Jeremy is absolutely right that this flag pin business is silly. I disagree with him, though, about the locus of Obama's mistake. Here's what he originally said:
This is just a poor choice of language. Obama's point, of course, is that it doesn't much matter whether or not you wear a flag pin because there are much better ways to evaluate patriotism (how you treat americans, how you live up to the country's founding ideals, etc.). But what Obama said was that he decided not to wear a flag pin so that he could demonstrate his patriotism by other means. He made the absence of the flag pin important.
That error in rhetorical framing has exploded into a distraction from what Obama was trying to say. Obama was not, as far as I can tell, convinced that politicians should not wear flag pins. He was, rather, more invested in the idea that there are better ways to evaluate patriotism. And because of Obama's mistake, the only way we've been evaluating patriotism thus far is . . . by talking about flag pins.

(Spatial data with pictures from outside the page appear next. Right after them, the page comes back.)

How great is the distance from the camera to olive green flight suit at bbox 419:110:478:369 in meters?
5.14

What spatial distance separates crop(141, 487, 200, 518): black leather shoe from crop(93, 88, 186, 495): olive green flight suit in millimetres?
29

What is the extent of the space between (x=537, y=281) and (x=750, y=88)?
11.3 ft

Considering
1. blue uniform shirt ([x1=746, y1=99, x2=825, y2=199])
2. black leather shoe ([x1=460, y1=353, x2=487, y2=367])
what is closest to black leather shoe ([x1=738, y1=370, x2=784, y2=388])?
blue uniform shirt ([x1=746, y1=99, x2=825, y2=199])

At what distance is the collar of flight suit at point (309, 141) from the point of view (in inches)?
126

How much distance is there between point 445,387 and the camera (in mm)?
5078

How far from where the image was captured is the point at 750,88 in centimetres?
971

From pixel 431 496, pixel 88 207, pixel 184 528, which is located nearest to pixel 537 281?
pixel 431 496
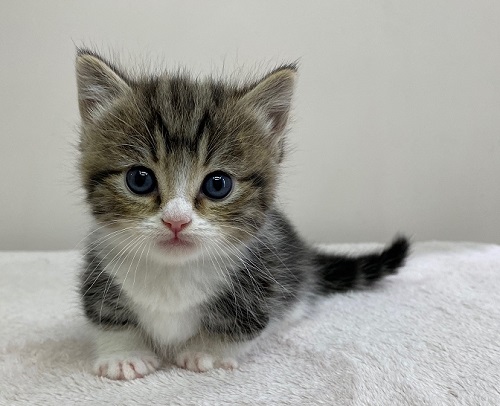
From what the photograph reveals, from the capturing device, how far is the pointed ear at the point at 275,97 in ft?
3.49

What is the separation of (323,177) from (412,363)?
1.21 metres

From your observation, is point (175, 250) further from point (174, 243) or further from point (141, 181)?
point (141, 181)

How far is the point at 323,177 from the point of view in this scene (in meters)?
2.15

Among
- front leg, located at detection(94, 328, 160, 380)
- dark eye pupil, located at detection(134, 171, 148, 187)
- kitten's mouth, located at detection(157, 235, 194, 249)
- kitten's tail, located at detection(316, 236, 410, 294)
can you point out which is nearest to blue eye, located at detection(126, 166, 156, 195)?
dark eye pupil, located at detection(134, 171, 148, 187)

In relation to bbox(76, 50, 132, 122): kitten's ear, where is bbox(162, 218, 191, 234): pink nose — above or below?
below

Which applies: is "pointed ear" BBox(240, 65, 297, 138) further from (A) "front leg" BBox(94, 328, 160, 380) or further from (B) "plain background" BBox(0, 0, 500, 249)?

So Obama needs to wrest the conversation back to the terms he presumably prefers. How to do that? From what I can tell, Obama seems to have come up with this plan:
1. Start wearing the pin again.
2. Provoke the question of whether he's contradicting himself.
3. Answer with something along the lines of:
"Look, this has obviously become a distraction, and that's partially my fault. The truth is that I don't think it's very important whether someone wears a flag pin or not. What is important in this campaign is that we focus on real issues that concern the American people: How are we going to keep them safe? How are we going to get this economy going again? . . . [campaign theme] . . . [campaign theme]. . . [campaign theme]. So I'm wearing the pin to help us all get back to those crucial issues."
That seems like a reasonable approach to me.